La famille royale de la région a fait don d’environ 10 hectares (25 acres) dans la région de Namashung, à 4 kilomètres (2,5 miles) de Lo Manthang, aux habitants de Samzong pour construire un nouveau village et développer des terres agricoles le long de la rivière Kali Gandaki avoisinante. En 2013, les villageois ont commencé à construire une rangée de maisons identiques sur le nouvel emplacement. Un don de 6,7 millions de roupies népalaises (environ 65 000 dollars) d’un photographe suisse les a aidés à nettoyer des roches et à acheter des fournitures, mais ils ont construit les maisons eux-mêmes, à la main.
« La rivière coule près des champs », explique Pasang Gurung. « Il y a beaucoup d’eau. Nous avons cinq fois plus d’eau ici qu’à Samzong.»
Maintenant, avec une récolte réussie à leur acquis, ils agrandissent leurs champs, qui sont détenus et travaillés en commun.
La région du Haut Mustang est éloignée, mais Samzong est considérée comme difficile d’accès, même selon les normes locales. Il n’est accessible depuis Lo Manthang qu’en randonnée à pied ou à cheval, ce qui prend trois heures.
Mais Namashung est plus proche des autres villages et est accessible par la route.
L’accès à d’autres endroits est essentiel pour diversifier le régime alimentaire de toute communauté, explique Suresh Babu Tiwari, co-secrétaire au ministère du Développement agricole. Partout au Népal, le ministère de Tiwari travaille pour aider les gens à avoir une alimentation saine et équilibrée.

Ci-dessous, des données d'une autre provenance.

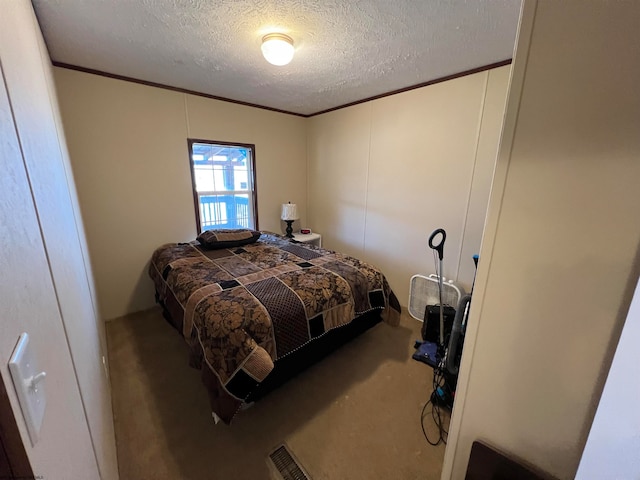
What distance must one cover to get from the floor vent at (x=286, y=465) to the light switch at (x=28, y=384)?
1.31 metres

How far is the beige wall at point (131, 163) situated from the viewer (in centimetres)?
236

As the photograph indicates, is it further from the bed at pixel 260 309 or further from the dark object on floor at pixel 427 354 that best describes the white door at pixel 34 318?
the dark object on floor at pixel 427 354

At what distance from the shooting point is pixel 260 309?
1633 mm

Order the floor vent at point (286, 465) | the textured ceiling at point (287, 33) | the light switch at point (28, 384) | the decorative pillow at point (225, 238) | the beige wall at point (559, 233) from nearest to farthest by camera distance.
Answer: the light switch at point (28, 384)
the beige wall at point (559, 233)
the floor vent at point (286, 465)
the textured ceiling at point (287, 33)
the decorative pillow at point (225, 238)

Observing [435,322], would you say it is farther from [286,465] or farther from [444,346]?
[286,465]

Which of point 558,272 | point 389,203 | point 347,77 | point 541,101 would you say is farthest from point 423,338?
point 347,77

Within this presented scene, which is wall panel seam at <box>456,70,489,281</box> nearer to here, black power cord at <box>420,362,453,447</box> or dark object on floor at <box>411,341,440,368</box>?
dark object on floor at <box>411,341,440,368</box>

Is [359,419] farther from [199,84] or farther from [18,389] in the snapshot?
[199,84]

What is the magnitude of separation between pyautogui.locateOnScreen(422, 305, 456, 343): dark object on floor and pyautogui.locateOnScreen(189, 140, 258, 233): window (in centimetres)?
247

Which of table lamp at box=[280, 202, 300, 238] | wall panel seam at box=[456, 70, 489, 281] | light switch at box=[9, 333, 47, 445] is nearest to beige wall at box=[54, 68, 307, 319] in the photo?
table lamp at box=[280, 202, 300, 238]

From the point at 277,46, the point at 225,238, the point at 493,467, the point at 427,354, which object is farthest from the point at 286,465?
the point at 277,46

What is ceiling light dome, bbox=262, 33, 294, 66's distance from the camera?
65.4 inches

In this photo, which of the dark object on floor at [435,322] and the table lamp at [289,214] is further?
the table lamp at [289,214]

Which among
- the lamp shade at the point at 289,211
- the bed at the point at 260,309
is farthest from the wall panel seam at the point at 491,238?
the lamp shade at the point at 289,211
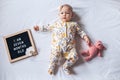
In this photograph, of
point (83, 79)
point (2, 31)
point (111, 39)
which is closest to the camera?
point (83, 79)

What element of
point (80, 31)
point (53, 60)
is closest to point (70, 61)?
point (53, 60)

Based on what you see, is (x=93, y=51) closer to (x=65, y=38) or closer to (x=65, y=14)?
(x=65, y=38)

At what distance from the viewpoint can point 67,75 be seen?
3.74 feet

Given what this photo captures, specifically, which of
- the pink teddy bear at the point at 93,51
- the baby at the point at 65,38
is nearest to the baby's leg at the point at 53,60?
the baby at the point at 65,38

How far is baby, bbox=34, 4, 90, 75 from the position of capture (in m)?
1.15

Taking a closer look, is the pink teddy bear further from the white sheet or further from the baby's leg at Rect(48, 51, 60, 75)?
the baby's leg at Rect(48, 51, 60, 75)

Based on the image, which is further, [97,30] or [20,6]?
[20,6]

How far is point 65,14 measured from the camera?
4.14 feet

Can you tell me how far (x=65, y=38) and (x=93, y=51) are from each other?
6.9 inches

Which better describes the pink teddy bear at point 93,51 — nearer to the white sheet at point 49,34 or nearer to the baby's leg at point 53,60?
the white sheet at point 49,34

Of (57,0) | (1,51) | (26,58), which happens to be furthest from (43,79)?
(57,0)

Selon les données de l’Organisation internationale du travail, la plupart des Népalais — 68% de tous les travailleurs — travaillent dans l’agriculture. Malgré cela, selon le Programme alimentaire mondial, environ 41 % des enfants de moins de 5 ans présentent un retard de croissance dû à la malnutrition, et les prix des denrées alimentaires sont élevés, en particulier dans les zones rurales.
Dans tout le pays, cependant, le niveau de vie des gens s’améliore, dit Tiwari.
« L’accès routier et la pénétration du marché ont donné au consommateur de nombreux choix », dit-il.
Le déménagement de Samzong n’est pas encore terminé.
« Nous avons laissé notre bétail à Samzong », déclare Mingma Dhondup Gurung, 34 ans. “Un membre de la famille est resté à Samzong pour s’occuper du bétail.”
Le bétail rejoindra le village une fois que les champs seront terminés et que les pâturages pourront être établis.
Pour l’instant, rien ne presse.
« Tout ira bien », déclare Pasang Tshering Gurung. « Il y a assez d’eau et la récolte est bonne. Maintenant, nous n’avons plus besoin de bouger.
NOTE DE LA RÉDACTION : Pasang Tshering Gurung et Mingma Dhondup Gurung ne sont pas apparentés. Ils partagent un nom de caste commun à la région.
Shilu Manandhar, journaliste du GPJ, a traduit les interviews du népalais. Traduit par Soukaina Martin, GPJ.